Generating Introspection-Based Meta-Utterances
The appeal of being able to ask a question to a multimodal Internet terminal and receive a multimedia answer immediately has been renewed by the broad availability of information on the Web. Ideally, a multimodal interaction system should use the Web as its knowledge base and combine this with domain-specific multimedia information to answer a broad range of user questions.
Adaptive information retrieval in the spoken dialog context seeks to increase the usability of such systems by increasing the trust in the presented multimodal answers. A second goal is the initiation of a system reaction when a trustworthy answer can be expected to be presented from a particular heterogeneous information source.

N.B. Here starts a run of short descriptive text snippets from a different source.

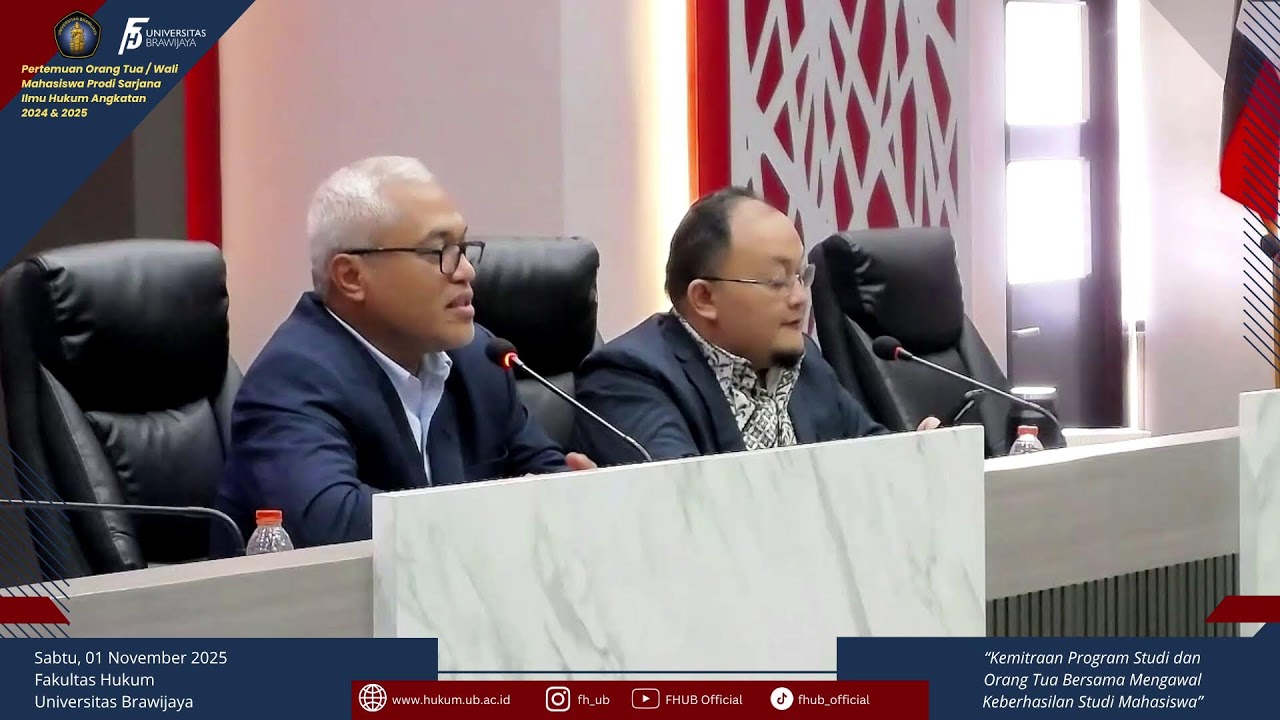 Pertemuan Wali Mahasiswa Program Studi Sarjana Ilmu Hukum Angkatan 2024 dan 2025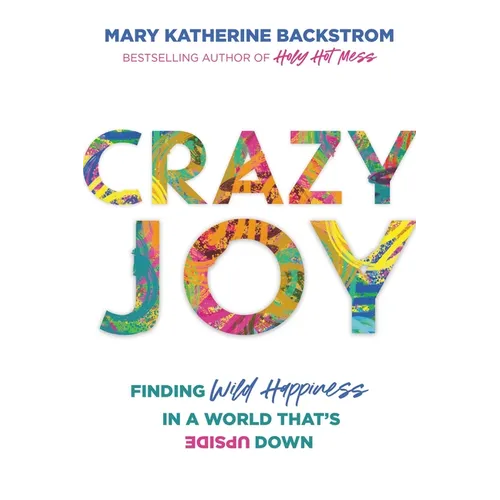 Crazy Joy: Finding Wild Happiness in a World That's Upside Down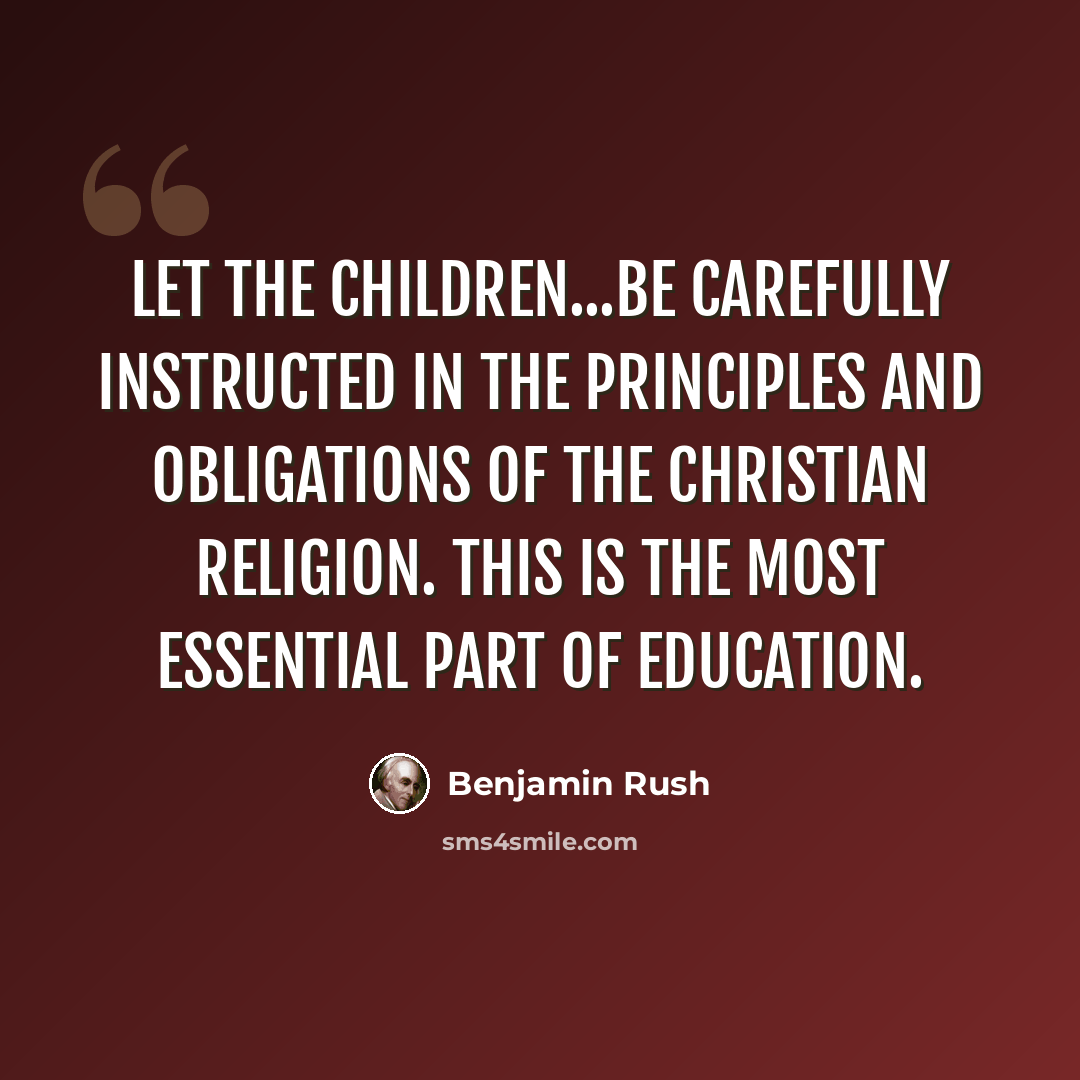 “Let the children...be carefully instructed in the principles and obligations of the Christian religion. This is the most essential part of education.” quote by Benjamin Rush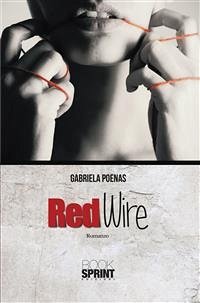 Red Wire (eBook, ePUB) - Poenas, Gabriela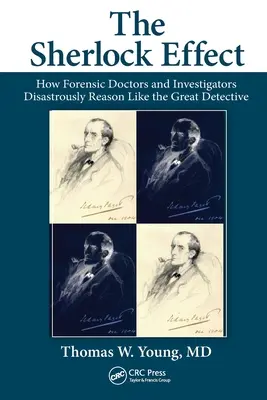 L'effet Sherlock : comment les médecins légistes et les enquêteurs raisonnent de manière désastreuse comme le grand détective - The Sherlock Effect: How Forensic Doctors and Investigators Disastrously Reason Like the Great Detective
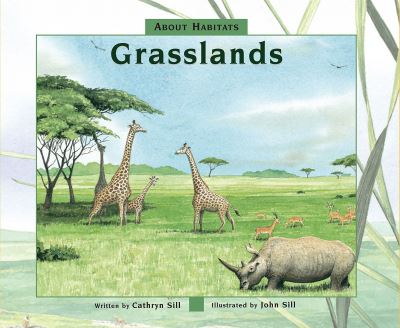 About Habitats: Grasslands - About Habitats - Cathryn Sill - Boeken - Peachtree Publishing Company - 9781682630341 - 6 februari 2018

These are great challenges, because, especially in the information and knowledge retrieval context, information sources may change their quality characteristics, e.g., accessibility, response time, and reliability.
Therefore, we investigated an introspective view on the processing workflow: machine learning methods update the reasoning process for dialog decisions.
One of the new methodologies investigated during the reporting period is the ability of the dialog system to learn how to predict the probability that it can answer a complex user query in a given time interval. A distinguishing feature of our approach is that introspective models can be extracted and applied automatically. This paves the way for question answering systems that adapt automatically to new situations.